_Written instruction_
Write out, word for word, everything in the entries below from the line containing "Taking a look" down to the last line of the entries, including both the starting line and the final one.
--- START Material to process ---
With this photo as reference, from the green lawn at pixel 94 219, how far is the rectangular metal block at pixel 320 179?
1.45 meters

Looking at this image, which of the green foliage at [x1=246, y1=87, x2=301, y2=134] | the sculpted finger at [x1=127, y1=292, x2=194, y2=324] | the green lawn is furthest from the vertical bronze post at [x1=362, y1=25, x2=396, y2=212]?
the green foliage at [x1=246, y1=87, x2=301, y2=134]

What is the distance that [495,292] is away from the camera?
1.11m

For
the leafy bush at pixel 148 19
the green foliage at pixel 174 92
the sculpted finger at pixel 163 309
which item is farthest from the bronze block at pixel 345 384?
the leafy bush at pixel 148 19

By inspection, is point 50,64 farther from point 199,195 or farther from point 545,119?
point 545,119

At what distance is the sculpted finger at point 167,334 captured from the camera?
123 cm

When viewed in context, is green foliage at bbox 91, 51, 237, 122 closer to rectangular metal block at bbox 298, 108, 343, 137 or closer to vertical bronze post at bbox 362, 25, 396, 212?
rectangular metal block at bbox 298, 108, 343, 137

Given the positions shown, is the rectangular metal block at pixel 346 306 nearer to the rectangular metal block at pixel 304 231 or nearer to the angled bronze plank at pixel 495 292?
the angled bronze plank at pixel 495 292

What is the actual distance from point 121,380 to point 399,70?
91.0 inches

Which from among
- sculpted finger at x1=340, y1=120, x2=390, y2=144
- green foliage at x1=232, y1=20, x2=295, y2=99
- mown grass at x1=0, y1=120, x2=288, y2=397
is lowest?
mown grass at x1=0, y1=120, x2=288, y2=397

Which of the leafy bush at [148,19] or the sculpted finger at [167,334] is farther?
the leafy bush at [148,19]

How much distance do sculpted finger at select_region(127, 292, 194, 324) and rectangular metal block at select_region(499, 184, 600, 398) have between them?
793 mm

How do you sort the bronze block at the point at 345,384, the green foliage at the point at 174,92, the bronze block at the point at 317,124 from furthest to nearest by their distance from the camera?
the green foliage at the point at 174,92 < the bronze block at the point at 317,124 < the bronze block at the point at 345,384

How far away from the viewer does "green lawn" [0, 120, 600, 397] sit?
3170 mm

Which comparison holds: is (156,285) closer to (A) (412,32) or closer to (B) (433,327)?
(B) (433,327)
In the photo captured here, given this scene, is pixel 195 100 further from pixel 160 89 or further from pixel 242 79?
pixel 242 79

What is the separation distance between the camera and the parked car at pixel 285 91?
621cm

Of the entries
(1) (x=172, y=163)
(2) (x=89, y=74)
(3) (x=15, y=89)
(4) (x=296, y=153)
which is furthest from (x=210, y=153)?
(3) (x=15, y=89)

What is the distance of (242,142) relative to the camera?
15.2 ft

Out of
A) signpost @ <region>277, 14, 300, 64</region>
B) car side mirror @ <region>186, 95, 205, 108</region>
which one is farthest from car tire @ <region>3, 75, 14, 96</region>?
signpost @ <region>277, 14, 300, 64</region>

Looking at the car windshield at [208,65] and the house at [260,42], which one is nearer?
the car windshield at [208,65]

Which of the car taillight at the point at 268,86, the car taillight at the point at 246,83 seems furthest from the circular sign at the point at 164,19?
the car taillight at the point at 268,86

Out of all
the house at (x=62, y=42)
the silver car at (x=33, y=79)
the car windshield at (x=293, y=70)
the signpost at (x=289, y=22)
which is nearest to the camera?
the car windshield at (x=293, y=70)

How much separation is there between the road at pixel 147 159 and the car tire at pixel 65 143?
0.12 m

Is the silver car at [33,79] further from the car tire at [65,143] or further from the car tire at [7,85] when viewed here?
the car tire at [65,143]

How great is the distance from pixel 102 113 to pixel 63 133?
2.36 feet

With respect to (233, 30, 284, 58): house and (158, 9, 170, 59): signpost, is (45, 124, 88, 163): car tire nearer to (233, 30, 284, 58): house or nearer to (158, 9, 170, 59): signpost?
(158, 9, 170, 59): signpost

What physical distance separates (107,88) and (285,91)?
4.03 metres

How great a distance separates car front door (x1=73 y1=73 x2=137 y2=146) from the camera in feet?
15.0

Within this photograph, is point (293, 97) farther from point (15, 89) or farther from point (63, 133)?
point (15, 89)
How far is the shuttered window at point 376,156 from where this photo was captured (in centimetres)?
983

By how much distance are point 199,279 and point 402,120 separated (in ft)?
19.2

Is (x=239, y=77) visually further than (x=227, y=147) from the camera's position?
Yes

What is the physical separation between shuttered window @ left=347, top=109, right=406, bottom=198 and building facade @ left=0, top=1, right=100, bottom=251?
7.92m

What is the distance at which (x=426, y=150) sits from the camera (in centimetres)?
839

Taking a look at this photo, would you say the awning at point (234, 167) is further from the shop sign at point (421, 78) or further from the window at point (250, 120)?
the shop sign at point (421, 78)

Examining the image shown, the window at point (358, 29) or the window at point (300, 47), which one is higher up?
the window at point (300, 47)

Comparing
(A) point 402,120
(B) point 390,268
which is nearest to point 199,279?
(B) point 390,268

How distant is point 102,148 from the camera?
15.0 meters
--- END Material to process ---
_Reply to the exercise_
Taking a look at this photo, would you say the awning at point (234, 167) is further from the shop sign at point (421, 78) or further from the window at point (250, 120)?
the shop sign at point (421, 78)

Examining the image shown, the window at point (358, 29) or the window at point (300, 47), which one is higher up?
the window at point (300, 47)

Comparing
(A) point 402,120
(B) point 390,268
which is nearest to point 199,279?
(B) point 390,268

How distant is point 102,148 from the camera?
15.0 meters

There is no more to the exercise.